(Data entries)
┌────────

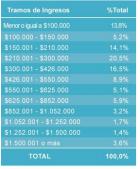 """Fuente: 24horas.cl sobre el estudio de la Fundación Sol, basado en la """"Nueva Encuesta Suplementaria de Ingresos (NESI) de 2013."""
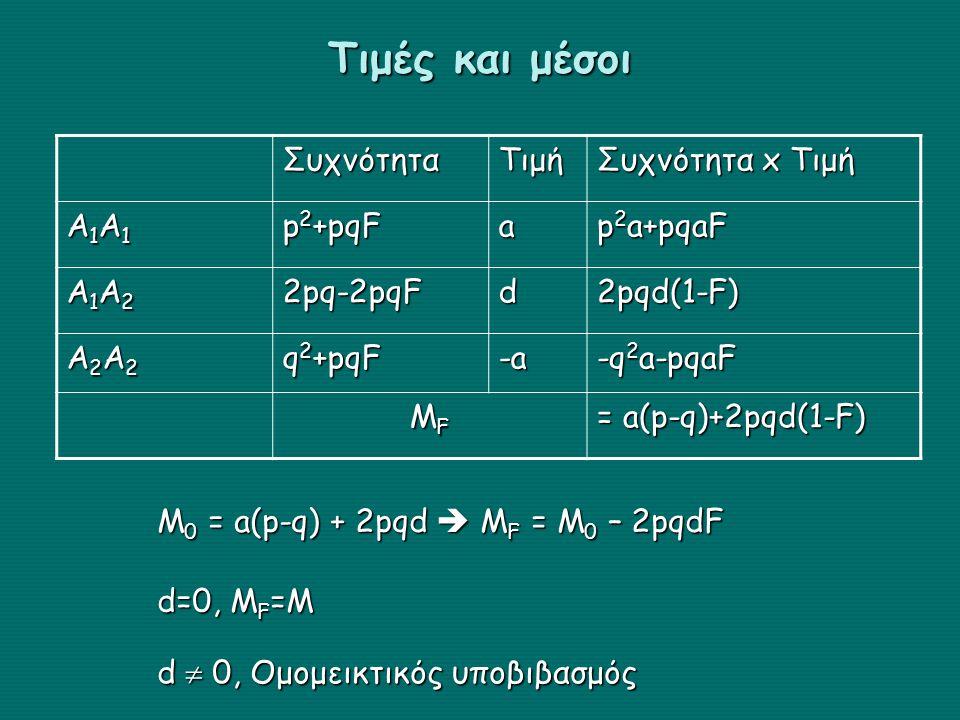 Τιμές και μέσοι Συχνότητα Τιμή Συχνότητα x Τιμή Α1Α1 p2+pqF a p2a+pqaF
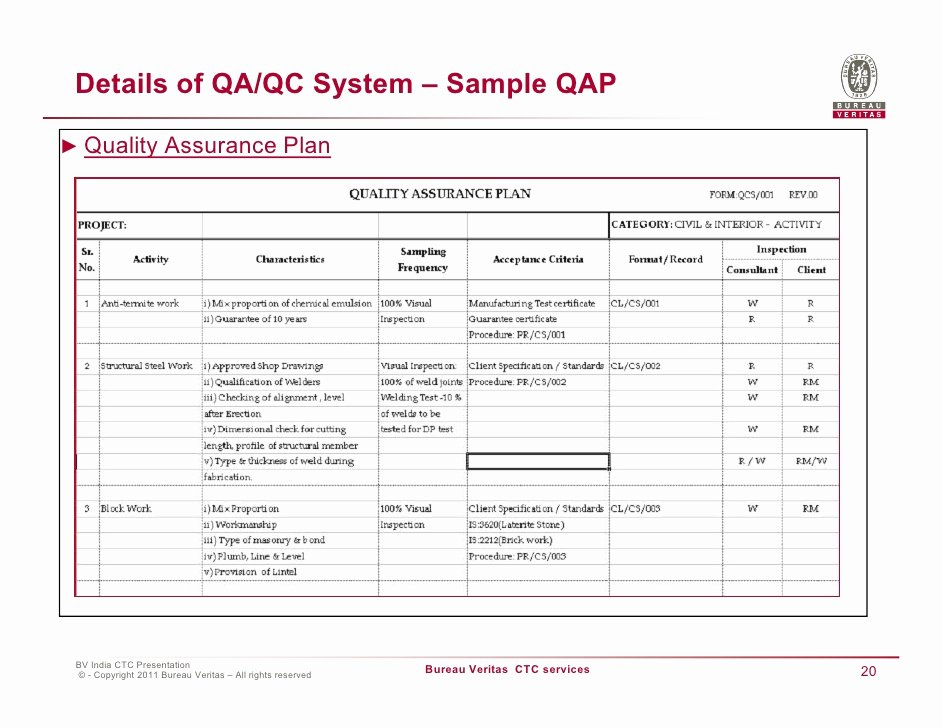 Quality assurance Program Template Awesome Quality assurance Plan Template Bureau Veritas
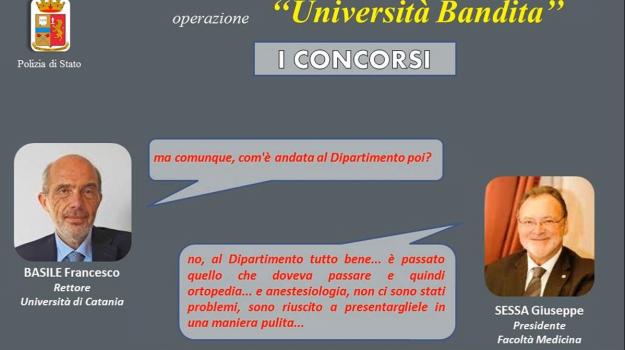 concorsi truccati, Università Bandita, università catania, Catania, Cronaca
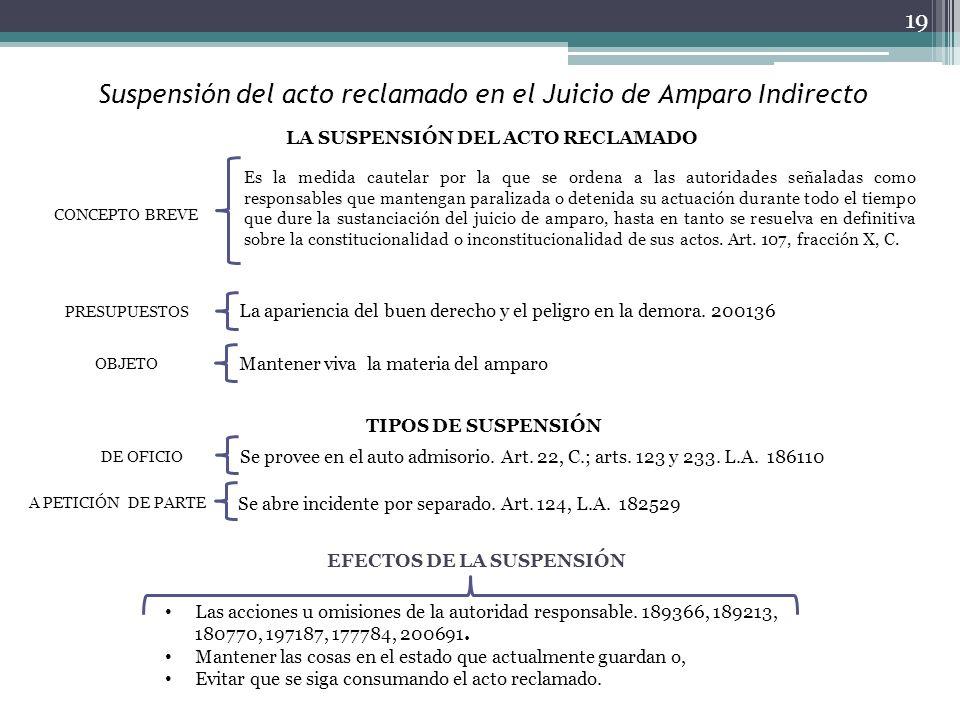 Suspensión del acto reclamado en el Juicio de Amparo Indirecto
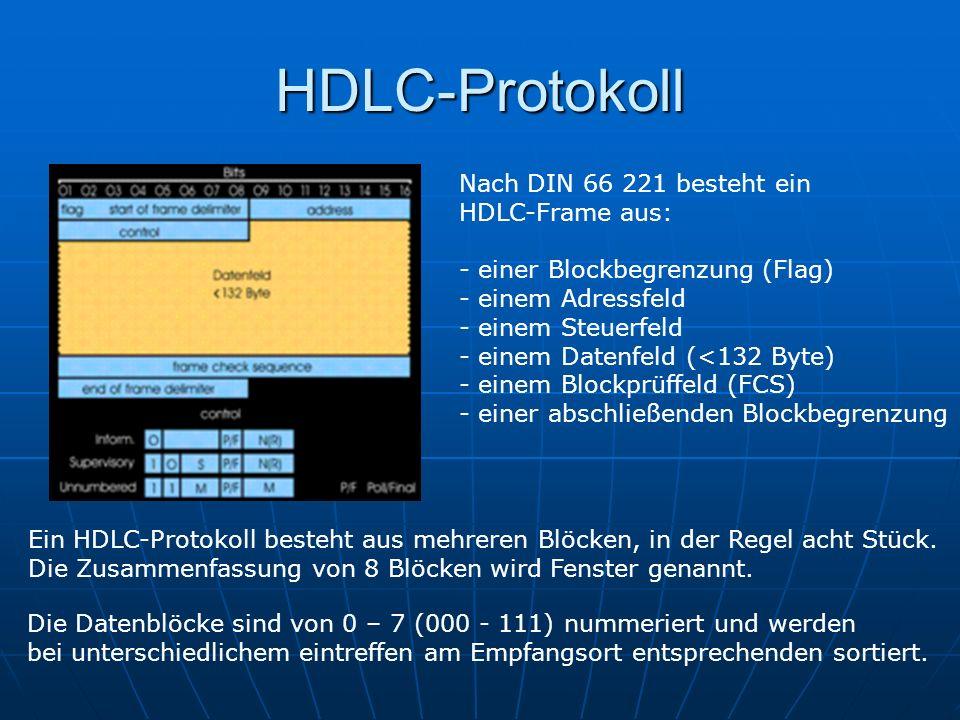 HDLC-Protokoll Nach DIN 66 221 besteht ein HDLC-Frame aus:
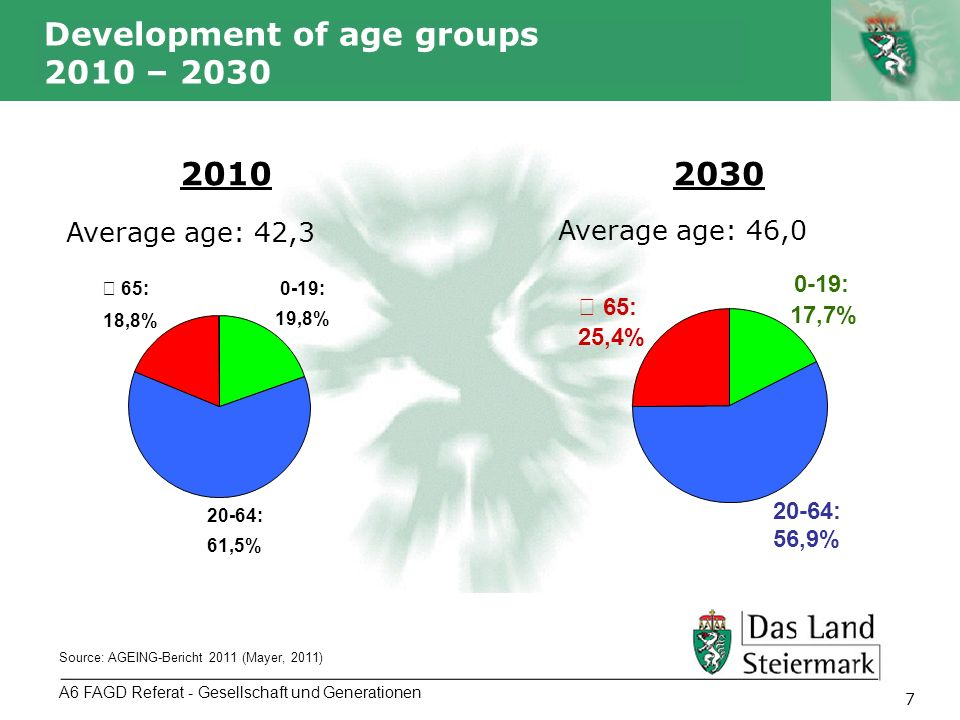 Autor 7 A6 FAGD Referat - Gesellschaft und Generationen Development of age groups 2010 – 2030 Source: AGEING-Bericht 2011 (Mayer, 2011) 0-19: 19,8% 20-64: 61,5% 65: 18,8% 0-19: 17,7% 20-64: 56,9% 65: 25,4% 20102030 Average age: 42,3 Average age: 46,0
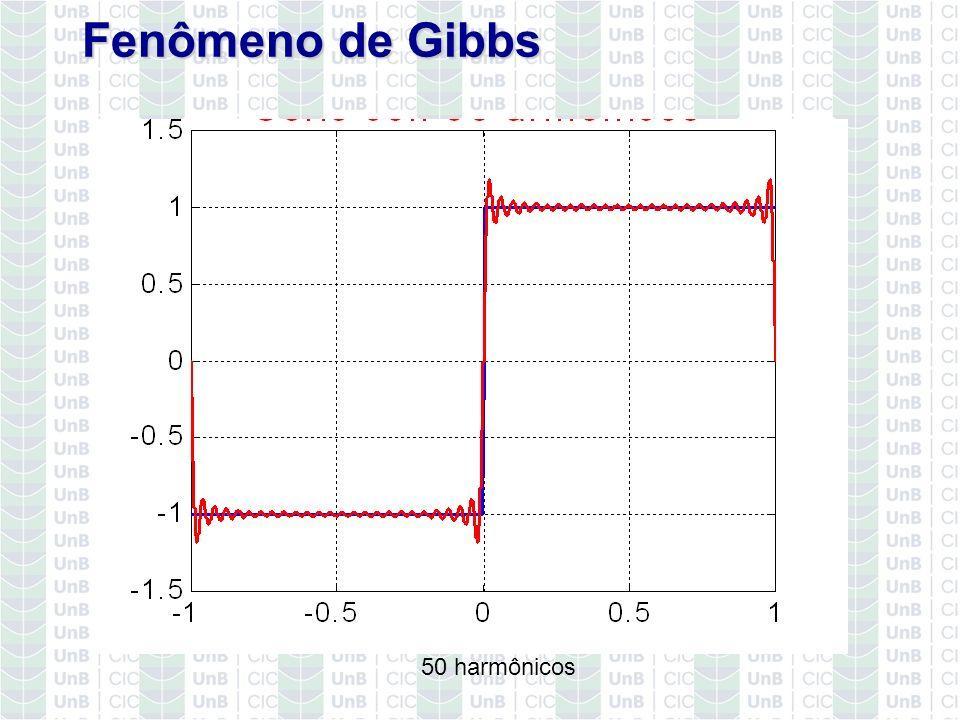 Fenômeno de Gibbs 50 harmônicos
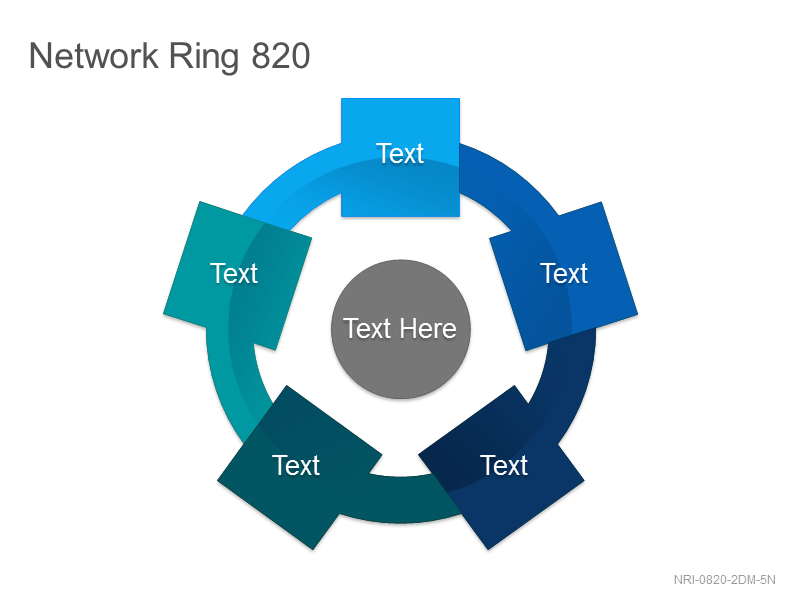 Network Ring 820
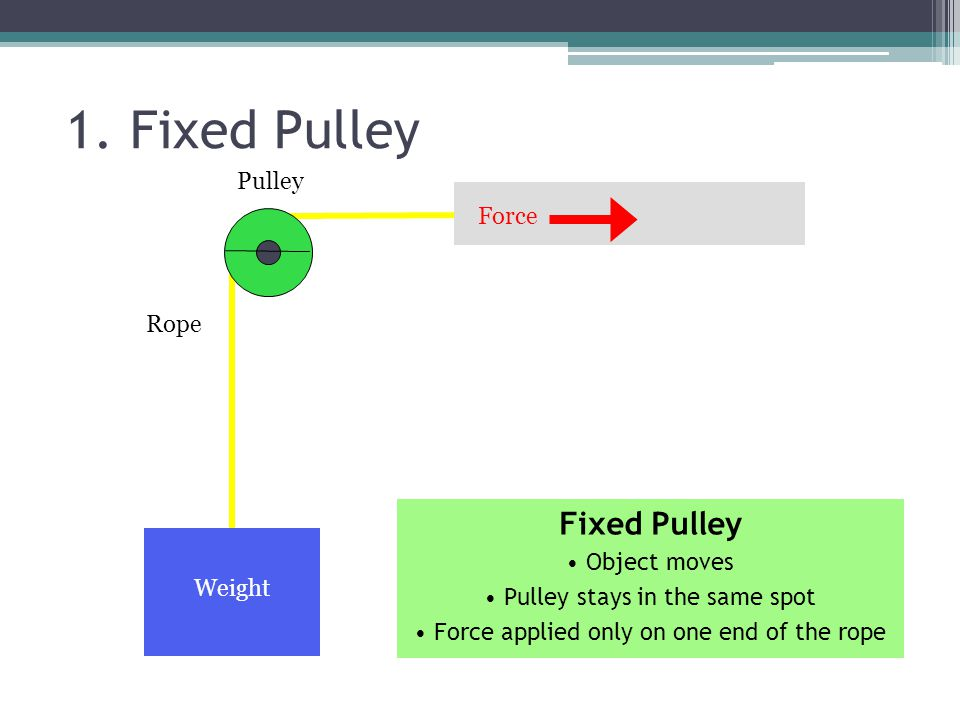 1. Fixed Pulley Fixed Pulley Pulley Force Rope Object moves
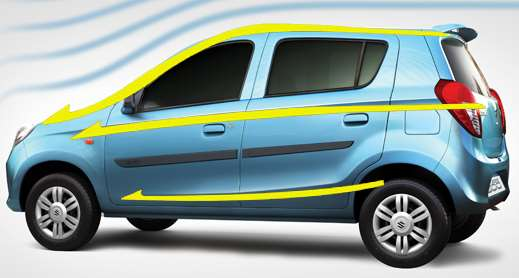 Alto 800 Unique Wavefront Design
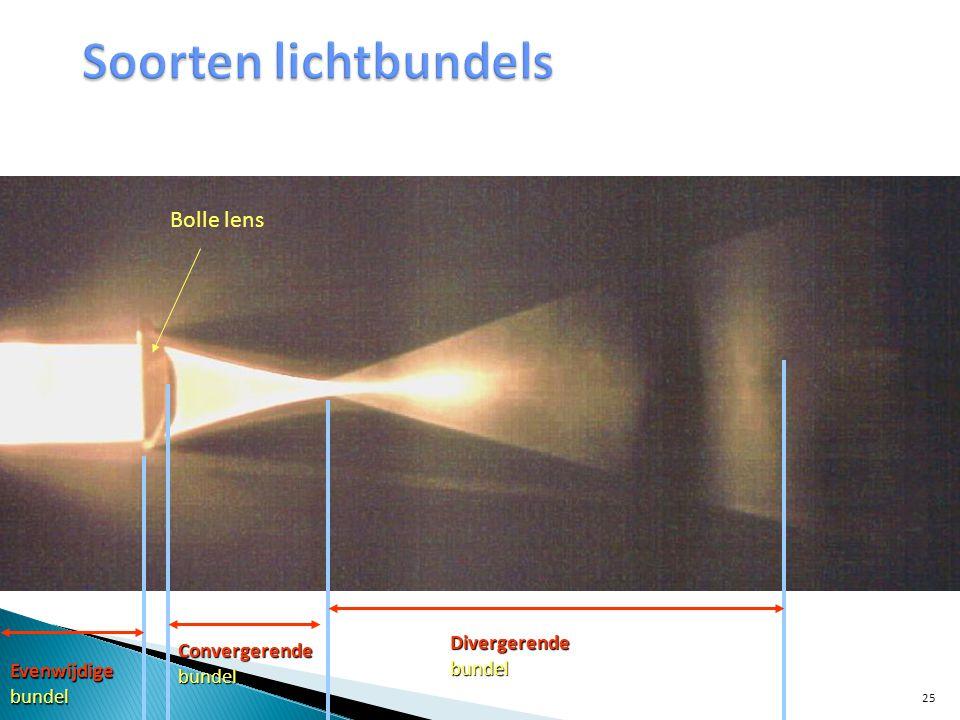 Soorten lichtbundels Bolle lens Divergerende bundel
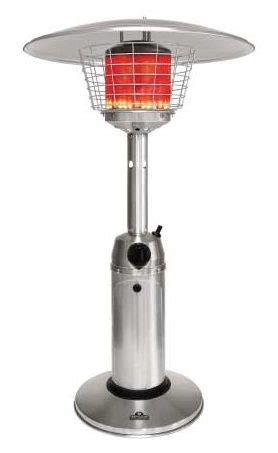 Tabletop Patio Heater Reviews Top 10 Best Patio Heaters In 2017 Reviews Listderful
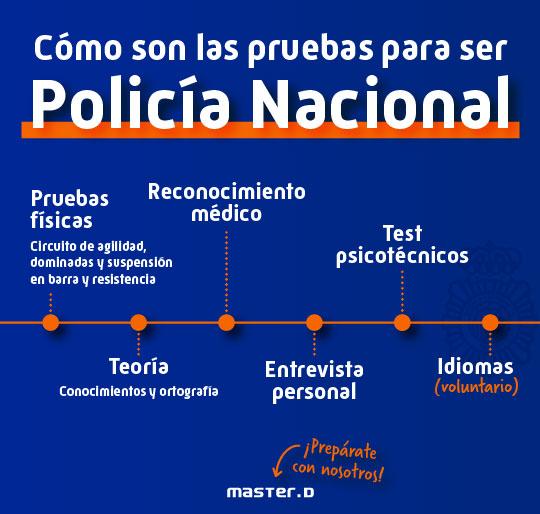 Pruebas oposiciones policia nacional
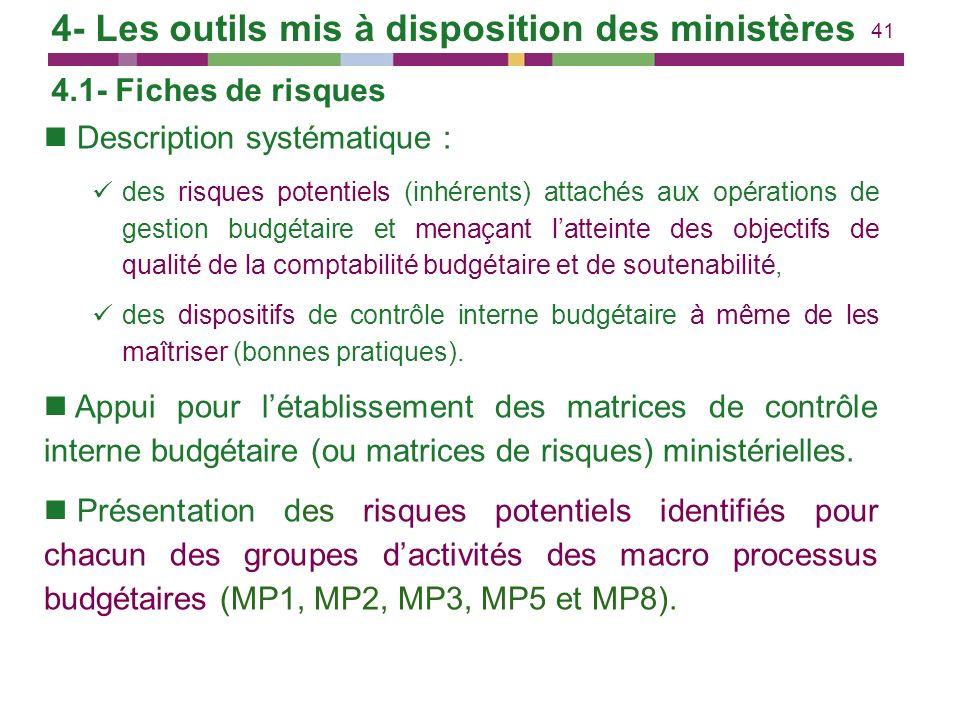 4- Les outils mis à disposition des ministères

└────────

• WORK ORDER: Begin at the line containing "1. Fixed Pulley" and write out every line to the end of the data exactly. Skip the pictures.

• ANSWER:
 1. Fixed Pulley Fixed Pulley Pulley Force Rope Object moves
 Alto 800 Unique Wavefront Design
 Soorten lichtbundels Bolle lens Divergerende bundel
 Tabletop Patio Heater Reviews Top 10 Best Patio Heaters In 2017 Reviews Listderful
 Pruebas oposiciones policia nacional
 4- Les outils mis à disposition des ministères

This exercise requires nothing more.